*Text block*
+---+

931. Minimum Falling Path Sum

Posted 2021-01-24 bernieloveslife

Given a square array of integers A, we want the minimum sum of a falling path through A.

A falling path starts at any element in the first row, and chooses one element from each row. The next row‘s choice must be in a column that is different from the previous row‘s column by at most one.

Example 1:

Input: [[1,2,3],[4,5,6],[7,8,9]]
Output: 12
Explanation:
The possible falling paths are:

    [1,4,7], [1,4,8], [1,5,7], [1,5,8], [1,5,9]
    [2,4,7], [2,4,8], [2,5,7], [2,5,8], [2,5,9], [2,6,8], [2,6,9]
    [3,5,7], [3,5,8], [3,5,9], [3,6,8], [3,6,9]

The falling path with the smallest sum is [1,4,7], so the answer is 12.

Note:

    1 <= A.length == A[0].length <= 100
    -100 <= A[i][j] <= 100

Accepted
5,997
Submissions
10,729

Solution1:(TLE)

class Solution:
    def minFallingPathSum(self, A):
        """
        :type A: List[List[int]]
        :rtype: int
        """
        res = 99999999
        l = len(A)
        def solve(i,j,sum):
            nonlocal res
            if i==l-1:
                # print(sum)
                res = min(res,sum)

+---+

(Records from a data collection)
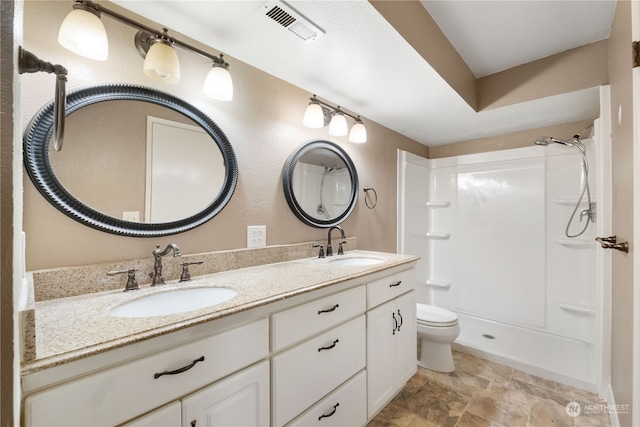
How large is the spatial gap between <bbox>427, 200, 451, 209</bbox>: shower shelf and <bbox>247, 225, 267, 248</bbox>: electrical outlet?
2.19 metres

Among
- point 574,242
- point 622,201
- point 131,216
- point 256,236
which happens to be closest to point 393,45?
point 256,236

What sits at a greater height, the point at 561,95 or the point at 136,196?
the point at 561,95

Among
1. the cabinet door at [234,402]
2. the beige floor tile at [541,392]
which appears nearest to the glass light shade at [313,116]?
the cabinet door at [234,402]

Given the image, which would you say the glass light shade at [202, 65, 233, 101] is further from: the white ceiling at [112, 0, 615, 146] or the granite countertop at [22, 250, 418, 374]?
the granite countertop at [22, 250, 418, 374]

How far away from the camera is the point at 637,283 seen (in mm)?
959

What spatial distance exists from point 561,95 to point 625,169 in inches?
37.6

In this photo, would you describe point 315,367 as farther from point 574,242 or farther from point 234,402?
point 574,242

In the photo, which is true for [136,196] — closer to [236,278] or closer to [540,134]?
[236,278]

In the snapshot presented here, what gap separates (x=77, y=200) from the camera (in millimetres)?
1005

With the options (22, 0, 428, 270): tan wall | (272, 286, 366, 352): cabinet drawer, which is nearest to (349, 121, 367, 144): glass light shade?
(22, 0, 428, 270): tan wall

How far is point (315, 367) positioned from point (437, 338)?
1341mm

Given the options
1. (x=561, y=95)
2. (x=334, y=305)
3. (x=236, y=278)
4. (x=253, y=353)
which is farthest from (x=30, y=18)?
(x=561, y=95)

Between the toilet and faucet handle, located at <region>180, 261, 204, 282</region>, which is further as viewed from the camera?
the toilet

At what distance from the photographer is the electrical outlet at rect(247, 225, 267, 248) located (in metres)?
1.52
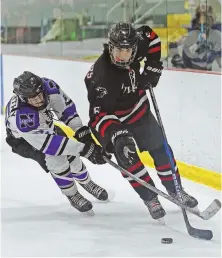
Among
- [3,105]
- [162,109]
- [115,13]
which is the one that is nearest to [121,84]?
[162,109]

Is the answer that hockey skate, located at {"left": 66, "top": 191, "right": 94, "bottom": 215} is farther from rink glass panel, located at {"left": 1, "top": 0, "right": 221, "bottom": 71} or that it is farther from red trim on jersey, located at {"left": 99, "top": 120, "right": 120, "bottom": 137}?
rink glass panel, located at {"left": 1, "top": 0, "right": 221, "bottom": 71}

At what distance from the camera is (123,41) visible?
330 centimetres

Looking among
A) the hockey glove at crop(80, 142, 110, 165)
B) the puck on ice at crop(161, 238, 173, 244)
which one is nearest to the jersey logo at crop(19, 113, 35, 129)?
the hockey glove at crop(80, 142, 110, 165)

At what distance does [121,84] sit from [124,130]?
28cm

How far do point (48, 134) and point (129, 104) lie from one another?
0.45 metres

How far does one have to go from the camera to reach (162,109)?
16.1 ft

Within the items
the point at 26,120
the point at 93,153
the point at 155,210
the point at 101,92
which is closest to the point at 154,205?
the point at 155,210

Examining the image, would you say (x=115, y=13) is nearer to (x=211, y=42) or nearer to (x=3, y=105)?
(x=211, y=42)

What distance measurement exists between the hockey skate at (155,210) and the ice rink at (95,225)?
0.05m

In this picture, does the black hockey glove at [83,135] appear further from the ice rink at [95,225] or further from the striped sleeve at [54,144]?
the ice rink at [95,225]

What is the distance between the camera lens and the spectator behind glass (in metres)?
4.99

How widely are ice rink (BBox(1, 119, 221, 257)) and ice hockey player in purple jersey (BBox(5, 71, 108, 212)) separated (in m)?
0.19

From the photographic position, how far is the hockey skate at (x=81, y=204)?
3803 millimetres

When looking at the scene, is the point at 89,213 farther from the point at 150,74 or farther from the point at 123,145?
the point at 150,74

+---+

*Requests*
1. From the Minimum Falling Path Sum page, reproduce the passage from "931. Minimum Falling" up to and including "path through A.".
2. On the Minimum Falling Path Sum page, what range of values can each entry A[i][j] take?
3. Shorten the paragraph of the Minimum Falling Path Sum page that begins "A falling path starts at any element" while keeping its main facts.

*Answer set*
1.
931. Minimum Falling Path Sum

Posted 2021-01-24 bernieloveslife

Given a square array of integers A, we want the minimum sum of a falling path through A.

2. Each entry A[i][j] is between -100 and 100, inclusive.

3. A falling path begins at any element in the first row and picks one element per row. Each new row's column may differ from the previous row's column by no more than one.